* Exercise directions
Count how many lines in the rows below contain the string "does", with uppercase and lowercase treated as different. Give only that number.

* Supplied data
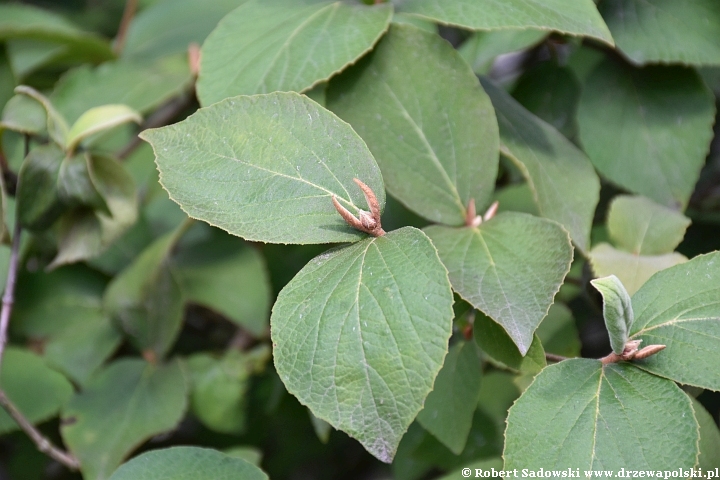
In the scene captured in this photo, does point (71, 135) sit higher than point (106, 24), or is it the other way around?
point (71, 135)

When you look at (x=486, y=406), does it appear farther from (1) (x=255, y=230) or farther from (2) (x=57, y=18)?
(2) (x=57, y=18)

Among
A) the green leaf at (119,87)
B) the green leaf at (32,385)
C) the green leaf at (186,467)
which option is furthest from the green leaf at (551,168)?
the green leaf at (32,385)

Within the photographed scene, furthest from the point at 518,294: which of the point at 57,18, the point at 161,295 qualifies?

* Reply to the exercise
2